The deeper problem is that I am, professionally and creatively, several people at once. I work as a research Data Science consultant for the University of Wisconsin-Madison, main a website to showcase my pottery, maintain a second website for the aikido studio, and a GitHub Pages site for the R community I’m starting in the fall. None of these talk to each other. If I write something at the intersection of pottery and data science — which happens more than you’d think — I have no clean way to surface it in both places. Every post either lives on one platform or gets manually duplicated, which means it usually doesn’t get written at all.

The need was clear: a unified personal site that serves as the canonical source of truth for everything I write, with a way to route content outward to the right platforms automatically.

The hurdles were predictable. The old site ran on Hugo, which I had stopped understanding some time ago. The Netlify project existed but was disconnected from its GitHub repo — apparently I unlinked them at some point and forgot. The platforms I write for speak different languages: some take Git pushes, some have REST APIs, one has a Content API that may or may not be accessible on my plan. Getting all of this to play nicely with a single source file was going to take some design work before any coding.

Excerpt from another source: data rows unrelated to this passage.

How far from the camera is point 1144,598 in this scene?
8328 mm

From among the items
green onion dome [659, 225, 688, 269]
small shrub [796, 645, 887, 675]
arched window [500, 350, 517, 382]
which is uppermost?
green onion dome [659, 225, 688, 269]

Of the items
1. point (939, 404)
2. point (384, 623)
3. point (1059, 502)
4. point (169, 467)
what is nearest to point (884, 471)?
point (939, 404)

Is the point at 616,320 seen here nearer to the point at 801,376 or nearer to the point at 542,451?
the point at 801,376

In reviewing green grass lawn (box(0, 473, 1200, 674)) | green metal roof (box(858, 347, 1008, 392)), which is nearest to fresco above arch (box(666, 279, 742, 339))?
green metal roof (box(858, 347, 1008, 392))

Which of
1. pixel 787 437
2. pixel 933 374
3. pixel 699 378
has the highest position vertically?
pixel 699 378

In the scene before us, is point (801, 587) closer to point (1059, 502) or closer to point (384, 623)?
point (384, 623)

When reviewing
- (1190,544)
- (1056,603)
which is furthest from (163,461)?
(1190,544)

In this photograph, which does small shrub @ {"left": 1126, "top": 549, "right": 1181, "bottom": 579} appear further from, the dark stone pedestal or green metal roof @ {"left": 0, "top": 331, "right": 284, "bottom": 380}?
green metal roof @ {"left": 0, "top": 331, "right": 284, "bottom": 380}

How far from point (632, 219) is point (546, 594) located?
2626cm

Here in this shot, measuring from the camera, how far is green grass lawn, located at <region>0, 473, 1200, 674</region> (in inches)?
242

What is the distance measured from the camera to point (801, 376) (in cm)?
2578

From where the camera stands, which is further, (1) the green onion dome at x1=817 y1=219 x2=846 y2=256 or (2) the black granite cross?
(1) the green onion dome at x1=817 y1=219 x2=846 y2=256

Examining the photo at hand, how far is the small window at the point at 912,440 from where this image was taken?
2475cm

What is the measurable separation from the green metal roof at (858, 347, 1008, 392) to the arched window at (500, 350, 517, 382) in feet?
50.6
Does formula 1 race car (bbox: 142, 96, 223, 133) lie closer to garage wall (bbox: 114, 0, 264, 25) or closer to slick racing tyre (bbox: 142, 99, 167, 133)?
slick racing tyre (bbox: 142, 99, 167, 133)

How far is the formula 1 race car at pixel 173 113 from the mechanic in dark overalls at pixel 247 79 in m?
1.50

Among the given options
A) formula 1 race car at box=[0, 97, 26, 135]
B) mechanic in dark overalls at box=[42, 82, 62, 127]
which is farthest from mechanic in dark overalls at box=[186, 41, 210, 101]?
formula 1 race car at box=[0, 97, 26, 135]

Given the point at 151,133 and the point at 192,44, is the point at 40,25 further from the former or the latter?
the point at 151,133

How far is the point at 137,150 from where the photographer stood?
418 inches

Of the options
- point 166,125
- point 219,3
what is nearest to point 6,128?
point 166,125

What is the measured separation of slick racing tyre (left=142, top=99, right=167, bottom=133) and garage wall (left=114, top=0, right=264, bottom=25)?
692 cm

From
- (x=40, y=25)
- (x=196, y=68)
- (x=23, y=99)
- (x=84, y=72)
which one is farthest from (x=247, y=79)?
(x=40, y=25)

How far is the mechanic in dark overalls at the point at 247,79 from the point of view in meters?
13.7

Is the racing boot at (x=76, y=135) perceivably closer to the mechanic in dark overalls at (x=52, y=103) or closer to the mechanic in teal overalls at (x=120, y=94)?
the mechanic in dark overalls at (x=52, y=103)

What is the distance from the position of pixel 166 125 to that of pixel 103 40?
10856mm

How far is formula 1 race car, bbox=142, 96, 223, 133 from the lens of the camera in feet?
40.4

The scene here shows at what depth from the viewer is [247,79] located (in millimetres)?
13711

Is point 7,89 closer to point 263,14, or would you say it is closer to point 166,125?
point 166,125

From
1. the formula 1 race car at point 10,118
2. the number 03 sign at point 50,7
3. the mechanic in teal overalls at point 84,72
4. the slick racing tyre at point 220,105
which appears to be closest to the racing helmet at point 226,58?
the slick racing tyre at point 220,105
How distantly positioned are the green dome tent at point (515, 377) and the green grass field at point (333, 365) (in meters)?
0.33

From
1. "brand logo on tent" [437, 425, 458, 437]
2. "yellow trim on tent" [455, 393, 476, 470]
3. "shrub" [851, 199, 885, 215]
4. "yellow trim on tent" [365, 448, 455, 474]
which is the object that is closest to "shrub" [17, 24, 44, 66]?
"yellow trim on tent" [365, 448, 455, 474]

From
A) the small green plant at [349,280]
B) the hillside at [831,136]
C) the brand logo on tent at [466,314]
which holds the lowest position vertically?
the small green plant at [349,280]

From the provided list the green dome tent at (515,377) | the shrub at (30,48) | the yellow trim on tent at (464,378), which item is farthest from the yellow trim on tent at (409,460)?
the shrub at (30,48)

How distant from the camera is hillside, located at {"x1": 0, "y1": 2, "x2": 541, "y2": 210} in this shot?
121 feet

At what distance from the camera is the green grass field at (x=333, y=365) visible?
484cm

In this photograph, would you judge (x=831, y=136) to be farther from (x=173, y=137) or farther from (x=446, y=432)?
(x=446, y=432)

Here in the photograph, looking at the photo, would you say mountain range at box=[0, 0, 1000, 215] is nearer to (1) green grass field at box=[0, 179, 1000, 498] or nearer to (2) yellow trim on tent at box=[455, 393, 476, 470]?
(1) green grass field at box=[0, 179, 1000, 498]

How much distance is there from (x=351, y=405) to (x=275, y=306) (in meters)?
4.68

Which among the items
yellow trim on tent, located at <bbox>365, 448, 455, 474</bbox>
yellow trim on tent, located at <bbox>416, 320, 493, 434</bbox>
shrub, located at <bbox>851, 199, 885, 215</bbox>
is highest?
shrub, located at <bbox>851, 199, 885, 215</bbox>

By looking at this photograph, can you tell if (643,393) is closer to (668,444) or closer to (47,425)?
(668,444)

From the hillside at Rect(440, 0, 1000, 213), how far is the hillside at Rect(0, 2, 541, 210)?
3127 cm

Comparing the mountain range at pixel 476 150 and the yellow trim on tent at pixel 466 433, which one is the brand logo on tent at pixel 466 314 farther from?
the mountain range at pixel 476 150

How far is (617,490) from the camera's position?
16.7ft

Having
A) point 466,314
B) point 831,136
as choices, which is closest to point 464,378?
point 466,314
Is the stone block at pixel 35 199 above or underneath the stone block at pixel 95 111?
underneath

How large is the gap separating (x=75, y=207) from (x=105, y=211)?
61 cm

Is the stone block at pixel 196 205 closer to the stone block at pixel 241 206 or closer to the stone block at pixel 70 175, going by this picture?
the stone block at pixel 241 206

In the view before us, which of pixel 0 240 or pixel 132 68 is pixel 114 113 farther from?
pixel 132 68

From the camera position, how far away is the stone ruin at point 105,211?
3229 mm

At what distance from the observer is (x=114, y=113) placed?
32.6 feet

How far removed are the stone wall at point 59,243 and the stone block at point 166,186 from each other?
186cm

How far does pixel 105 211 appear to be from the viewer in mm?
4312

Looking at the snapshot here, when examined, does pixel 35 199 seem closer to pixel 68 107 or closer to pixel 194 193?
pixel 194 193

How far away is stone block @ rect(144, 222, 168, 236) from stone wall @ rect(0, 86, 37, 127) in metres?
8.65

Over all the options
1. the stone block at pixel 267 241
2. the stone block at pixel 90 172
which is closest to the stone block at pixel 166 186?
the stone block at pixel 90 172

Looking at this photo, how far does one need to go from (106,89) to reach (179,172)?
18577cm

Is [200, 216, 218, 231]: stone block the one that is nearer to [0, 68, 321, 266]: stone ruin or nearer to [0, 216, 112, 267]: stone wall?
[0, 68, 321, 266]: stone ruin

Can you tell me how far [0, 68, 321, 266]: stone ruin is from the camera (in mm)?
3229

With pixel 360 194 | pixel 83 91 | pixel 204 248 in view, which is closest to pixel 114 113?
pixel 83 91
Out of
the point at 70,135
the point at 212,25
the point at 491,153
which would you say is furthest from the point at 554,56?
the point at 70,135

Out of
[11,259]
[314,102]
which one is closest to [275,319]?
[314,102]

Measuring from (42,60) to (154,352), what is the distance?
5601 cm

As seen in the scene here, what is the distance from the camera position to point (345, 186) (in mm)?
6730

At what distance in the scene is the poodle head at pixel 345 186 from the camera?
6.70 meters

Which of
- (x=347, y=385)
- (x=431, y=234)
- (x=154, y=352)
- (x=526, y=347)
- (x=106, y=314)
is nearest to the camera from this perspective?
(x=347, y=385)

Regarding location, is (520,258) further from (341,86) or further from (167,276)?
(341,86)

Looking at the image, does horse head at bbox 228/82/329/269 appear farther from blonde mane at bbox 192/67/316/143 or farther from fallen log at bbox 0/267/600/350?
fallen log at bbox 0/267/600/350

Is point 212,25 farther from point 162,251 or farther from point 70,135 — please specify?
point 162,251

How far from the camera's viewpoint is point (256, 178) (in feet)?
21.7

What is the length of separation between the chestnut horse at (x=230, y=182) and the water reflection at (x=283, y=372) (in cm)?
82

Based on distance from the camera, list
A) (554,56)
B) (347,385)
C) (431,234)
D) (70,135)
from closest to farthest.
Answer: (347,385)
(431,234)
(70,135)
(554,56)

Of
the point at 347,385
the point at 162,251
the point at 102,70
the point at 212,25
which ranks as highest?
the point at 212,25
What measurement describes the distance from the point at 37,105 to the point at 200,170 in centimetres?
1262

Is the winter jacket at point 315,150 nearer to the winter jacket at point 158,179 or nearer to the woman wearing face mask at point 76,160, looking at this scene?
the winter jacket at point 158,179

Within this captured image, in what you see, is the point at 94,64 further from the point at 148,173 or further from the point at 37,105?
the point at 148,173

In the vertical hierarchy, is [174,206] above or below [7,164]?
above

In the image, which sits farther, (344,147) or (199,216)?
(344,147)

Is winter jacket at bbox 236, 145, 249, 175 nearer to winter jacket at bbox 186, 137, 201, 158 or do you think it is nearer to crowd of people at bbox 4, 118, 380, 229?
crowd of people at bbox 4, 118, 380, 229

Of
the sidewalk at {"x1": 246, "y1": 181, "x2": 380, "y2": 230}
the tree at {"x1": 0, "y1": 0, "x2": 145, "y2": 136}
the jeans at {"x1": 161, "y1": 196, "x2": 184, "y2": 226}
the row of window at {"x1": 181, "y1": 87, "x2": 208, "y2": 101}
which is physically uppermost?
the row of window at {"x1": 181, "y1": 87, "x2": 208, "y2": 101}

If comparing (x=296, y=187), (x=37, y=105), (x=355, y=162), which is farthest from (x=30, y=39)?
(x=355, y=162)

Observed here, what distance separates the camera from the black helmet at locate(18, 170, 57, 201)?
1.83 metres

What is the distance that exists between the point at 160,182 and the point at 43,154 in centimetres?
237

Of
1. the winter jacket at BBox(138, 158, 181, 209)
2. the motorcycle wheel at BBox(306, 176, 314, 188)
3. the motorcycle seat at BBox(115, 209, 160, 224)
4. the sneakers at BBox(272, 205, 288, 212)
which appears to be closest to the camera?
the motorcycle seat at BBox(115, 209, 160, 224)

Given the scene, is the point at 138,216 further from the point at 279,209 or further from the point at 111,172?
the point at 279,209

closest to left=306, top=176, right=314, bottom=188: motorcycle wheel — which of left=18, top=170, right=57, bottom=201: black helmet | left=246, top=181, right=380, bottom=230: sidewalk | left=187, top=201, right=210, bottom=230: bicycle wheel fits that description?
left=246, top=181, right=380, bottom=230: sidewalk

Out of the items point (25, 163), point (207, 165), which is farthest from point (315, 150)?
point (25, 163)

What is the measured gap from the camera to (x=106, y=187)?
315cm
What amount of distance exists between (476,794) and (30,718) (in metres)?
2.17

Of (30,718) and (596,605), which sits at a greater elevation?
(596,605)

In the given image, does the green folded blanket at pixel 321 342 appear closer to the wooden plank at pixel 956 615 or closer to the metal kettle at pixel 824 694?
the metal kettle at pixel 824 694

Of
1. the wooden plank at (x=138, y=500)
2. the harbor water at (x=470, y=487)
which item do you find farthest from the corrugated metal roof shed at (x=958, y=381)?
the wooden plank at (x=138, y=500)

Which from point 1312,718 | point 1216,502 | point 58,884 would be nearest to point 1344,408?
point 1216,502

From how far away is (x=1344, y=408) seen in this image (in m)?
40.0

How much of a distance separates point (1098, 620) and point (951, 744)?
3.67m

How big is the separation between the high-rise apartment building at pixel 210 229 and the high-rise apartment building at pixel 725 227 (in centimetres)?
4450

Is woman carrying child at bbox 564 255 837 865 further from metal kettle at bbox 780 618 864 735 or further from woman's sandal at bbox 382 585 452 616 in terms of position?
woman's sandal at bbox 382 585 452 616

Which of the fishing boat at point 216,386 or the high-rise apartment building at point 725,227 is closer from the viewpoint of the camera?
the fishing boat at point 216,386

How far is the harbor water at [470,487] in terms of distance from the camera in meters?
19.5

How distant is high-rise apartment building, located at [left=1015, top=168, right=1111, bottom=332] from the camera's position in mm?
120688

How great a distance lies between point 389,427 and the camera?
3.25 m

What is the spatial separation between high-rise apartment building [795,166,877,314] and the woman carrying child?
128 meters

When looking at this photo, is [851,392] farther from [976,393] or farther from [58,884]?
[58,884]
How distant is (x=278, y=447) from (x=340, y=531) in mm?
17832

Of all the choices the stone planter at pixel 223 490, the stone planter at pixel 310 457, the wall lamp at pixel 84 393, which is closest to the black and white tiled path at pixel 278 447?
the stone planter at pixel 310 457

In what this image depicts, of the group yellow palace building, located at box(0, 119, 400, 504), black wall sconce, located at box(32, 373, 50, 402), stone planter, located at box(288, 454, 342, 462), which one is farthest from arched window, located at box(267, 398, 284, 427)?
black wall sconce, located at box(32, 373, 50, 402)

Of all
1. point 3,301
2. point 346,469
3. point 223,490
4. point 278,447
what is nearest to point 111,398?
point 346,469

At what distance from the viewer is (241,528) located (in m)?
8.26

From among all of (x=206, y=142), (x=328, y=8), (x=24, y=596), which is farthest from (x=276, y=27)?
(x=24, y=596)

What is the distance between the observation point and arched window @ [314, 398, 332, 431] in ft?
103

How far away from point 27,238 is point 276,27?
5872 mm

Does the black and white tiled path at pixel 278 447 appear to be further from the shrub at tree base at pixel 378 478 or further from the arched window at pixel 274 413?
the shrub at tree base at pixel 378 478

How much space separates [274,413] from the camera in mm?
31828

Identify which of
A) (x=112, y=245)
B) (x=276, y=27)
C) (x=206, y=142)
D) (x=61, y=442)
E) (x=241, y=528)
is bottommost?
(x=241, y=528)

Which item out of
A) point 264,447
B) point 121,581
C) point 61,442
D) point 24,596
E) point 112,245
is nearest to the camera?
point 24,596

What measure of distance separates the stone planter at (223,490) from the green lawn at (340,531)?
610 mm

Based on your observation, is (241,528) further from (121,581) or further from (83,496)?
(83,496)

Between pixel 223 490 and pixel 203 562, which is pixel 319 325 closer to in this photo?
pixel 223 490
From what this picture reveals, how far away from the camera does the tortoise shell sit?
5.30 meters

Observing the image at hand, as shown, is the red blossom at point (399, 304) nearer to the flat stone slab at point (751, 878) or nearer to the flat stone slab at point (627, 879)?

The solution I landed on is a hub-and-spoke model. This site is the hub, built in Quarto and deployed via Netlify from a GitHub repository. Every post lives here as a single .qmd file with a YAML header that carries routing metadata: which platforms it should go to, and whether it’s ready to publish. A small R script reads that metadata and handles dispatch — a git push for static sites, authenticated API calls for the others.

The dispatch layer is still being built. But the hub is up, the pipeline is running, and the first posts are in. It’s a start.